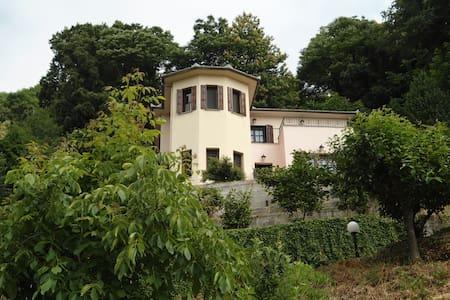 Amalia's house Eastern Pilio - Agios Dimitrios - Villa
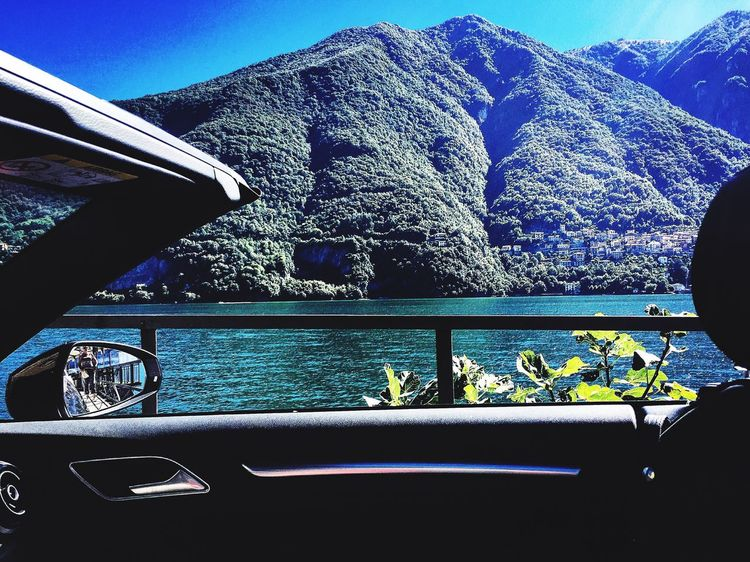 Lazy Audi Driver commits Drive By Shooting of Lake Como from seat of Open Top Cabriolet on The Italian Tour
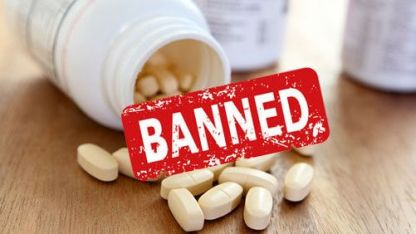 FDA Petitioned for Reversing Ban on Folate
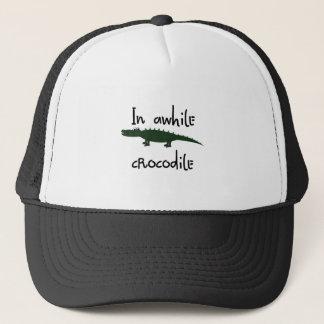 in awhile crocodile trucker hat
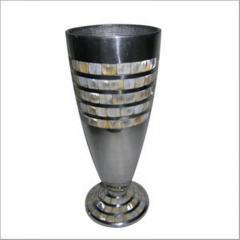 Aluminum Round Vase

==

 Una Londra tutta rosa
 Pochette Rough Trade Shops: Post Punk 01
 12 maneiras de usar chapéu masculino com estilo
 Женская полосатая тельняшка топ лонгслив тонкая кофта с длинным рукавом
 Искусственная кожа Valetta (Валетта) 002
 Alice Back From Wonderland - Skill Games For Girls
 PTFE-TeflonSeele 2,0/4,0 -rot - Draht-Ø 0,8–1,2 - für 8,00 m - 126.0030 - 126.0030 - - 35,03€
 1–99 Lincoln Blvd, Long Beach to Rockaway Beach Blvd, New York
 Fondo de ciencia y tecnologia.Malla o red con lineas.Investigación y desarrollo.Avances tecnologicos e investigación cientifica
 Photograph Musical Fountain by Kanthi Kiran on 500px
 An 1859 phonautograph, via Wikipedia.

What the task requires
Retype the portion of the data above that starts on the line with "Photograph Musical Fountain" and finishes on the line with "An 1859 phonautograph, via Wikipedia.", including both of those lines.

The answer
 Photograph Musical Fountain by Kanthi Kiran on 500px
 An 1859 phonautograph, via Wikipedia.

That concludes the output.